(Beginning of INFORMATION GIVEN)
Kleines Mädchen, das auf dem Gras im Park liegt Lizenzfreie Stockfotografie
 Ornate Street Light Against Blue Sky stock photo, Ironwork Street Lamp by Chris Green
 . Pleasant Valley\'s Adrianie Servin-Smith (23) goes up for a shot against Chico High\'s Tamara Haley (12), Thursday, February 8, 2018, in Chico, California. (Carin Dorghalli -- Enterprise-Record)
(End of INFORMATION GIVEN)
(Beginning of INFORMATION GIVEN)
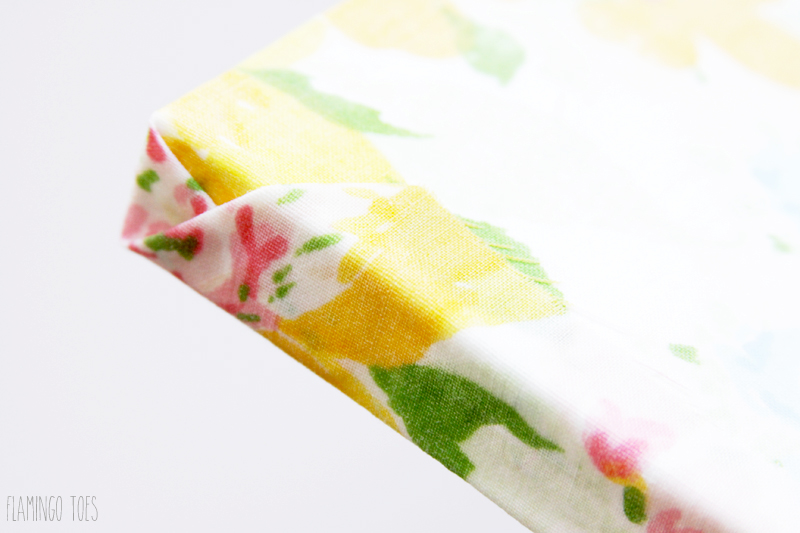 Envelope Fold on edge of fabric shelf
(End of INFORMATION GIVEN)
The output should be exactly the lines above from the line containing "Kleines Mädchen, das" to the line containing "Dorghalli -- Enterprise-Record)", inclusive, with no other lines.

Kleines Mädchen, das auf dem Gras im Park liegt Lizenzfreie Stockfotografie
 Ornate Street Light Against Blue Sky stock photo, Ironwork Street Lamp by Chris Green
 . Pleasant Valley\'s Adrianie Servin-Smith (23) goes up for a shot against Chico High\'s Tamara Haley (12), Thursday, February 8, 2018, in Chico, California. (Carin Dorghalli -- Enterprise-Record)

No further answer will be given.